> **What you are asked to do**
Nothing but the lines from the one showing "Jordan 4 Retro" through the final line of the data below belongs in the answer, duplicated exactly and without pictures.

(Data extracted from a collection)
====================

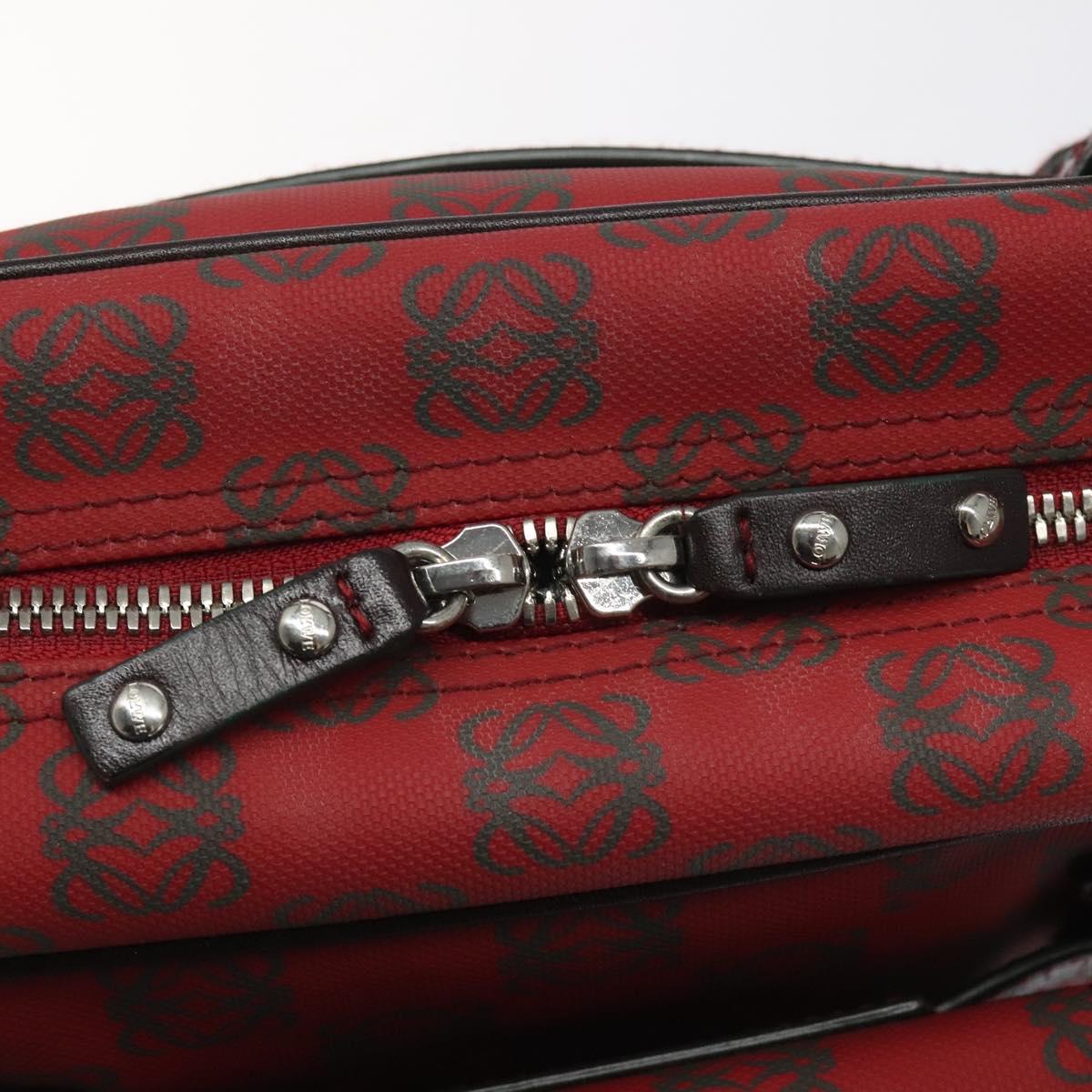 Loewe Red Canvas Anagram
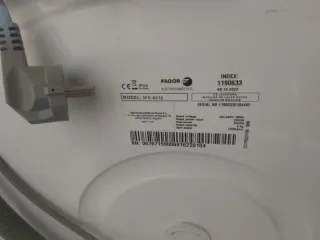 Lavadora Fagor y Lavavajillas Bosch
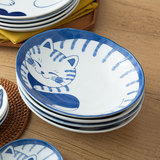 Японская импортная керамическая мультяшная посуда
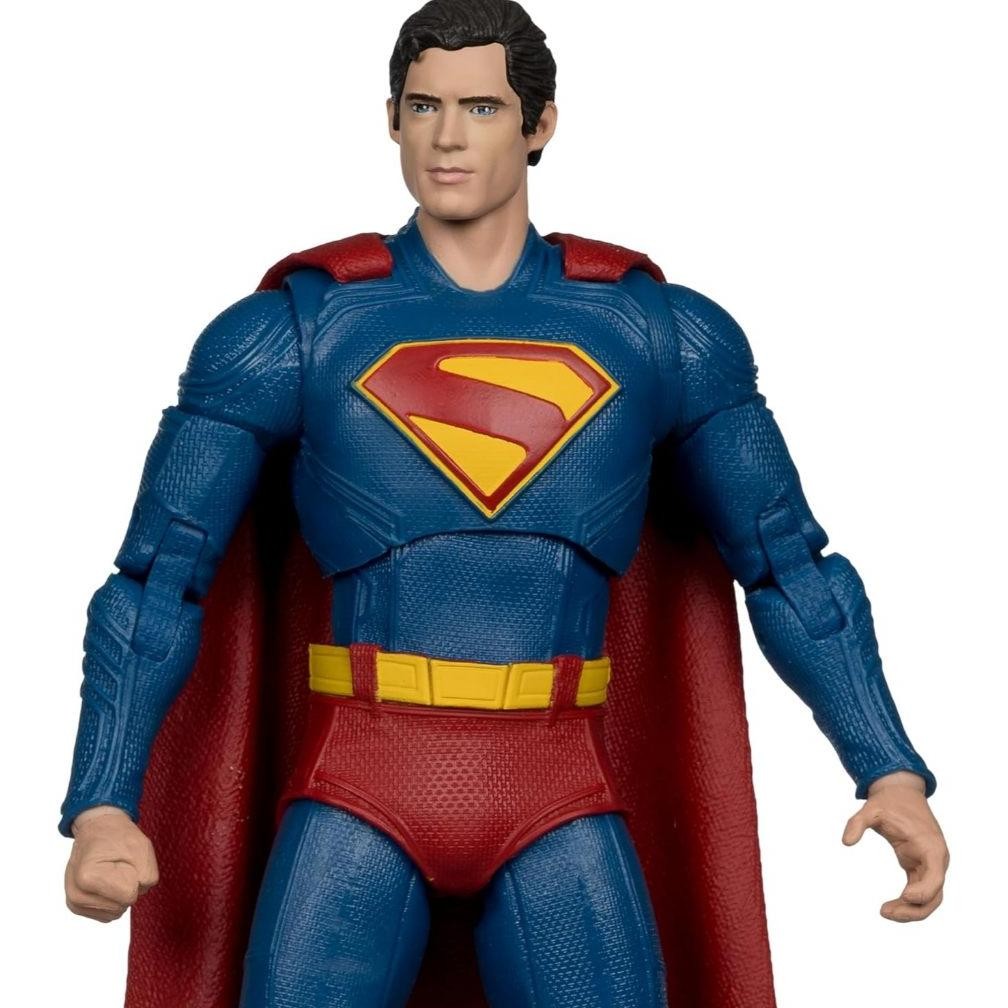 FREE ONGKIR MAINAN MCFARLANE DC MULTIVERSE 17,8 CM - FILM SUPERMAN - SUPERMAN ORIGINAL [KODE 1KODE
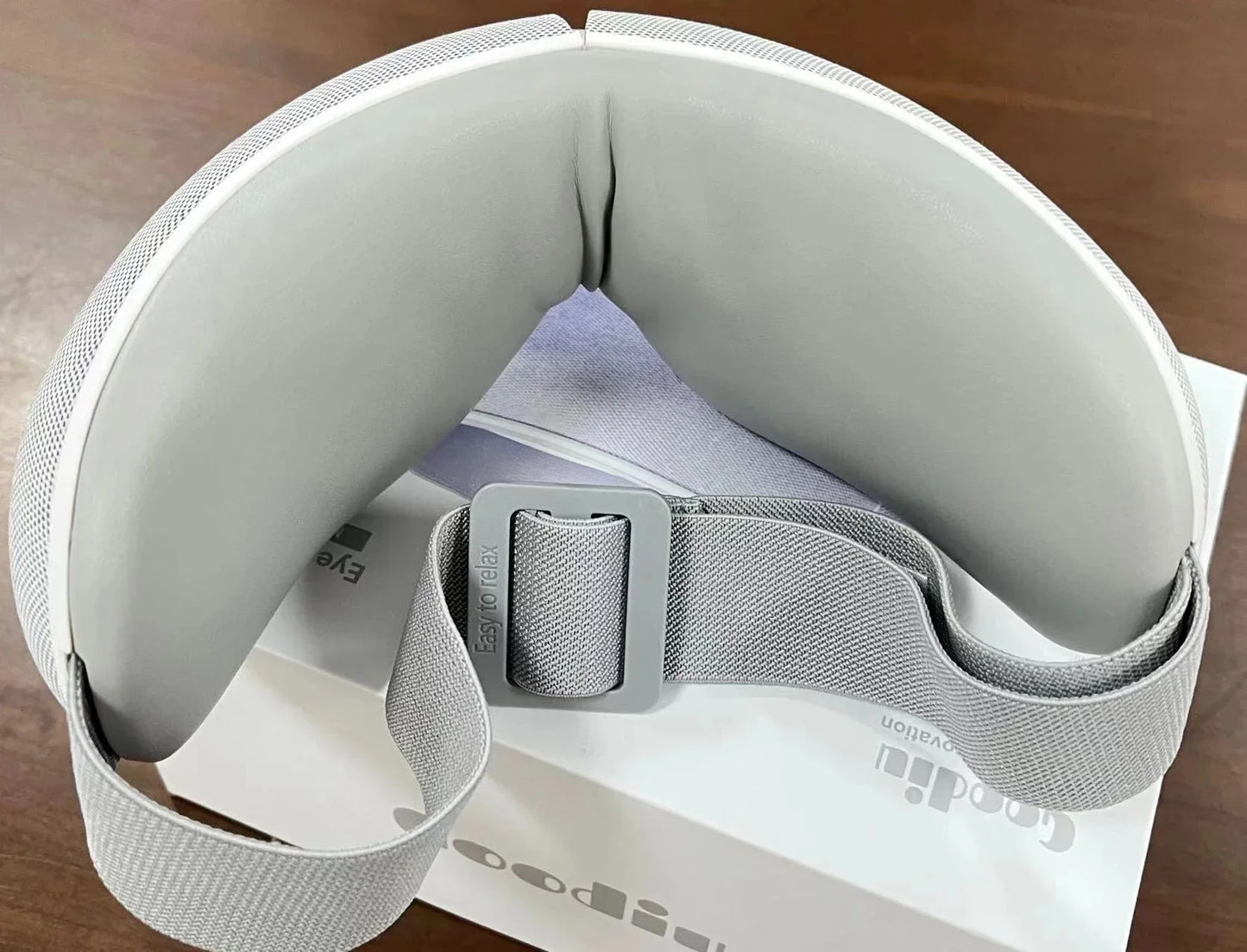 Smart Eye Massager for Migraines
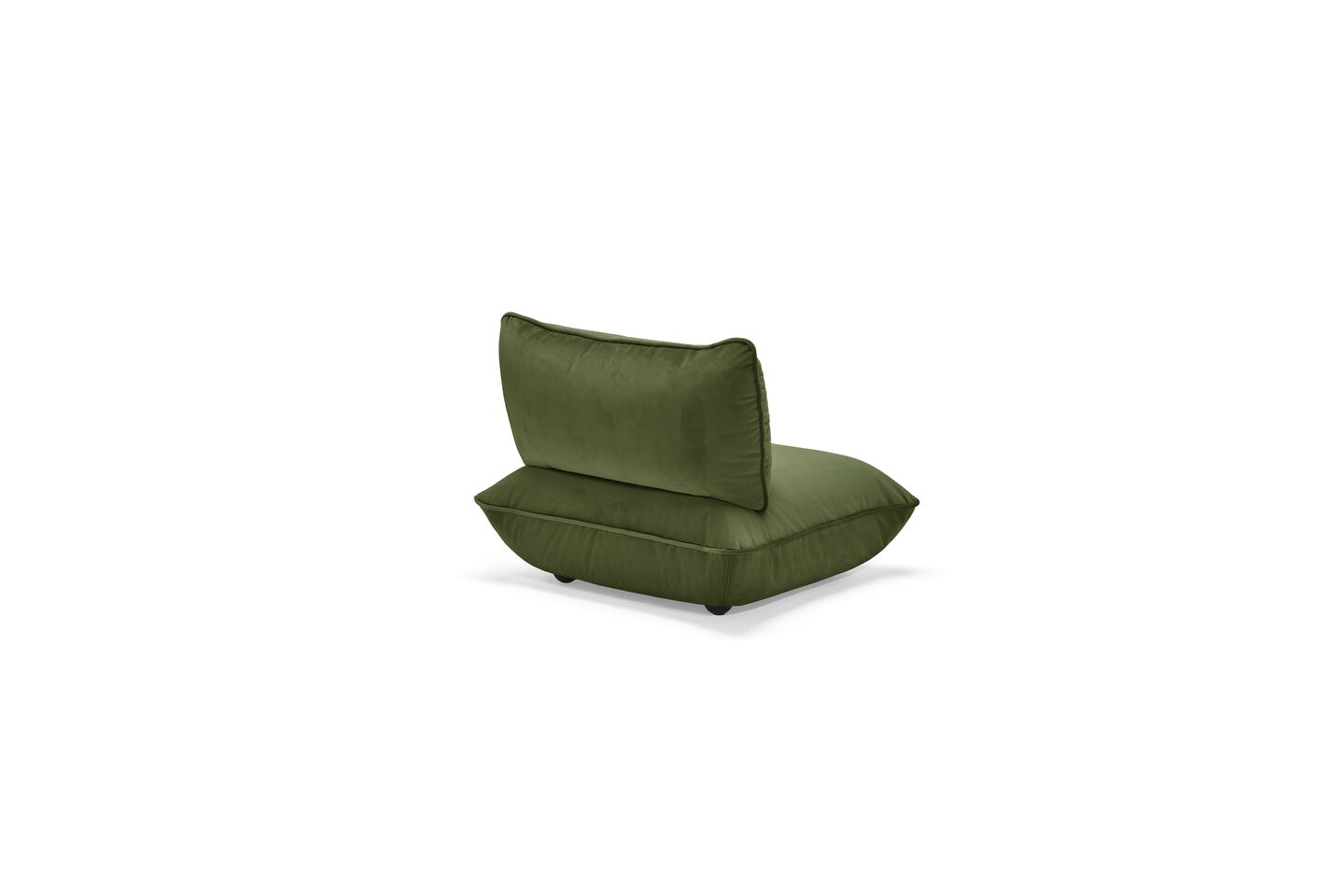 Fatboy Sumo Velvet Recycled Binnen Loungebank Zitelement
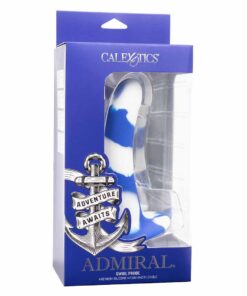 Dildo Anal Admiral Swirl Probe 14 cm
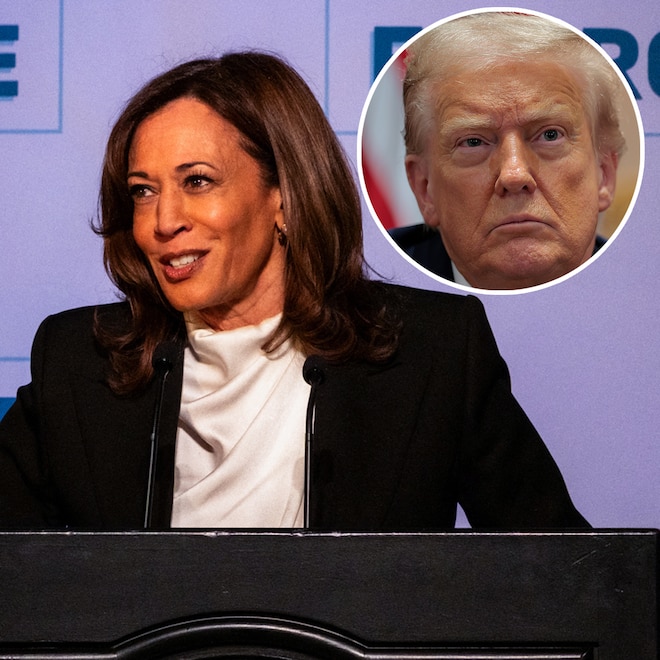 Donald Trump Revokes Kamala Harris’ Secret Service Detail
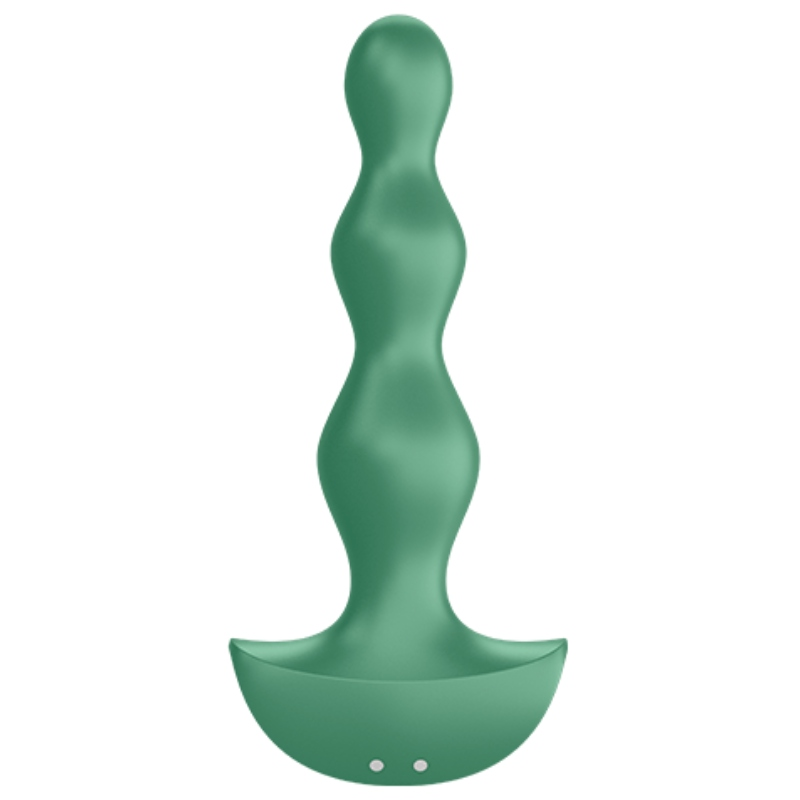 SATISFYER - LOLLI PLUG 2 PLUG VIBRATOR GREEN - NOCTURNA DESIRES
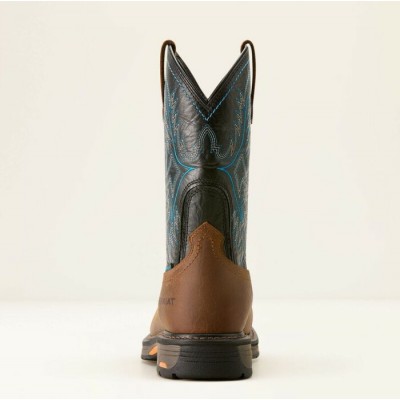 ARIAT - Bottes de Travail WorkHog Composite Toe CSA - Tumbled Bark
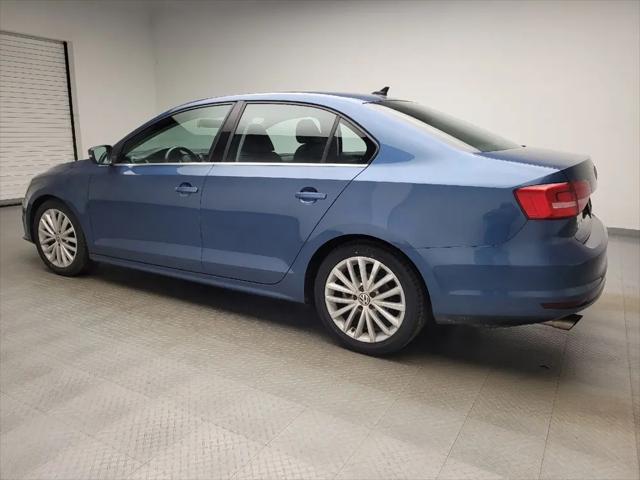 2015 Volkswagen Jetta 1.8T SE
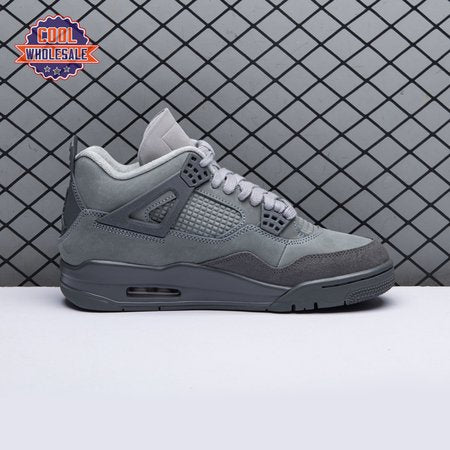Jordan 4 Retro SE Paris Olympics Wet Cement FQ7928 1 Men's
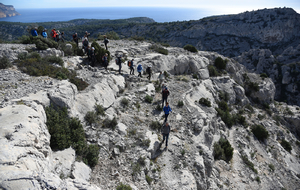 Parc National des Calanques en Février 2025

====================

> **Answer below**
Jordan 4 Retro SE Paris Olympics Wet Cement FQ7928 1 Men's
 Parc National des Calanques en Février 2025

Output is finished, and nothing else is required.